Faz a passagem do tempo para 2010… meu aniversário em julho dentro da agência de publicidade que trabalhava naquele frenesi de sempre em termos de pauta, pressão, busca constante de validação estratégica. Era um momento em que eu já estava me perguntando se aguentaria aquele ritmo a vida toda. Eu era paga para pesquisar, buscar estratégias de posicionamento, referencias de ideias e naquele momento estávamos experimentando uma maior conexão entre planejamento e criação.

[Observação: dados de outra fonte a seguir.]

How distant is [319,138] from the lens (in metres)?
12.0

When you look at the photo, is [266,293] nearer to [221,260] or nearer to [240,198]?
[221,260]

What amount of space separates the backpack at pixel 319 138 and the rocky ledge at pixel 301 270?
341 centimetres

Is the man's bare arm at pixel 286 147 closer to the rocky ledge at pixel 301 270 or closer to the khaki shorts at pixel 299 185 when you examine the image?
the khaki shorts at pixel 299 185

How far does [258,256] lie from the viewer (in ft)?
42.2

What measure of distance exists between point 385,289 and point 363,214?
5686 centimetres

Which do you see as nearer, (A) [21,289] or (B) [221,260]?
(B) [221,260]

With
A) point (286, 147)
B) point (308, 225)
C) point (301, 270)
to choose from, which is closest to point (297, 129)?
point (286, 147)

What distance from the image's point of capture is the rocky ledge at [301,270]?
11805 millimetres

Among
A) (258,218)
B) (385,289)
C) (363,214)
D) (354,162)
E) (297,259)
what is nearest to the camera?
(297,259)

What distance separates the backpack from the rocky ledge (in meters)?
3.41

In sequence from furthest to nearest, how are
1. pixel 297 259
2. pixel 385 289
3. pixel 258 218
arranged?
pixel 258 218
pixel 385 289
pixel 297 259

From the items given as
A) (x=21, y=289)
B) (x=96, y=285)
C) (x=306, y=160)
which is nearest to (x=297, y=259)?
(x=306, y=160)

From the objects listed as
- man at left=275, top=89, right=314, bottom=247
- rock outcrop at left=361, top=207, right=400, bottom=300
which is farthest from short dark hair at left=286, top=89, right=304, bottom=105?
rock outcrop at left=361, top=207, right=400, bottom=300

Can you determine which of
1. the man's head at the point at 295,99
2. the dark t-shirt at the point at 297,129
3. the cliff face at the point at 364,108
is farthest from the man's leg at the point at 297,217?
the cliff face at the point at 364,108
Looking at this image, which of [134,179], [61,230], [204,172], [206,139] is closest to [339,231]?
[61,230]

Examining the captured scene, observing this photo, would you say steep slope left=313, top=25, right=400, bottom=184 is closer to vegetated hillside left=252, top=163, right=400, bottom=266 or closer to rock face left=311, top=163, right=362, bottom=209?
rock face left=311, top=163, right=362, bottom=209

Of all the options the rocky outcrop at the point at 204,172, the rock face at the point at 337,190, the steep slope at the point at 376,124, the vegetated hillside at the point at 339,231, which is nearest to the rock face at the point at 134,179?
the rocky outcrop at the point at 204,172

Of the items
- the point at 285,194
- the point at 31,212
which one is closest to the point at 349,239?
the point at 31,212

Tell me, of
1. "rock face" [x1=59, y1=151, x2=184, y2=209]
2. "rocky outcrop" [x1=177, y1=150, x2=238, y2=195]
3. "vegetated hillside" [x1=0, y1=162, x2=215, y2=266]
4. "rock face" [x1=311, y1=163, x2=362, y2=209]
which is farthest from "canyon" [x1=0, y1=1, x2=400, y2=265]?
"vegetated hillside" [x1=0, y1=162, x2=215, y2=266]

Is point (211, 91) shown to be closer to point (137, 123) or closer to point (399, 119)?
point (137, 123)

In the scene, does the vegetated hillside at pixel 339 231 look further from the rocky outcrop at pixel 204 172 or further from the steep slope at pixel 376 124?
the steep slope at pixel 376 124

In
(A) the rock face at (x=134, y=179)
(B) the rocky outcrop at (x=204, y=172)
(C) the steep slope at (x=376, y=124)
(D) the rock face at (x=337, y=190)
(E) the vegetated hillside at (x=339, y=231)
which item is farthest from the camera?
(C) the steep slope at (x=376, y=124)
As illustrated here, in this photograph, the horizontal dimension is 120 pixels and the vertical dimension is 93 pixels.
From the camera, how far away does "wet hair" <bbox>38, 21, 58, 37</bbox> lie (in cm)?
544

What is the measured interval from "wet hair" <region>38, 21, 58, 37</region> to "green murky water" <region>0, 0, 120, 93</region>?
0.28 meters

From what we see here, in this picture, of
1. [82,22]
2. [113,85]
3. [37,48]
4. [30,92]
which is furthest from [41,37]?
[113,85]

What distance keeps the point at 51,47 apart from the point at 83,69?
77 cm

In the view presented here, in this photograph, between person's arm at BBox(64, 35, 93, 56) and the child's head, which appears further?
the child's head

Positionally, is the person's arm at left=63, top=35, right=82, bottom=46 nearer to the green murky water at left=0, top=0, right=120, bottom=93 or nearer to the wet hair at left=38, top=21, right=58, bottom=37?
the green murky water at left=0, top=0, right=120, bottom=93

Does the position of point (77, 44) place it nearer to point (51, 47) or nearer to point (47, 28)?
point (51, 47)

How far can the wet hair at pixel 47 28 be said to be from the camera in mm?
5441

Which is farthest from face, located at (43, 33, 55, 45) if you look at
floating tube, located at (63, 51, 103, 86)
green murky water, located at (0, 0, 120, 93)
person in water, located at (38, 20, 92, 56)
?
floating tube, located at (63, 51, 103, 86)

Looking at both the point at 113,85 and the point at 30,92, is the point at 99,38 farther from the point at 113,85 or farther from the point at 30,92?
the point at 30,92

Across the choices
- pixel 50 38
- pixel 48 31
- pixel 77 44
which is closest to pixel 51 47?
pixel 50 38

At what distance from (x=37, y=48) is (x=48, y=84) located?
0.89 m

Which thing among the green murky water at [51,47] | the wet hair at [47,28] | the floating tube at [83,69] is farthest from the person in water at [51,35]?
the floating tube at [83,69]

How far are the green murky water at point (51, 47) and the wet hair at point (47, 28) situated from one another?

Naquele dia, o meu então diretor de criação me chamou em sua sala e ao me felicitar pelo meu aniversário me deu um livro. Um romance que era um fenômeno editorial no Reino Unido, sucesso absoluto de crítica e público e teve o roteiro adaptado para o cinema. “Um dia: Vinte anos, duas pessoas”, do escritor David Nicholls. Naquela época eu pedia minutos de conversas com Marcelo (Pires) para ele me dar dicas, orientações de como eu poderia um dia me inscrever na oficina de roteiristas da Globo. Marcelo, além de publicitário, era roteirista e estava com a repercussão fresquinha da adaptação do livro para Minissérie da Casa das 7 mulheres. Inclusive, ele me deu muitos livros tanto de escrita de roteiro quanto de boa literatura contemporânea que foram adaptados para filmes icônicos como Noites Sujas em Havana.
Mas vamos voltar a aquele dia… abri o livro e vi que a história era sobre Emma e Dexter, dois jovens que estudam na mesma universidade e na festa de formatura acabam ficando juntos. Um dia de 15 de julho de 1988. E a narrativa se desenrola trazendo o mesmo dia 15 de julho durante 20 anos. Só de olhar o livro percebi que seria daquelas histórias que iriam comigo para a vida, pois ela abordava em estilo totalmente denso, forte, real, dois universos: amor e a passagem da vida. Naquele momento me joguei no livro e me sentia incomodada com as escolhas deles, com os encontros e desencontros, com a roda da vida que gira entre sorte e revés.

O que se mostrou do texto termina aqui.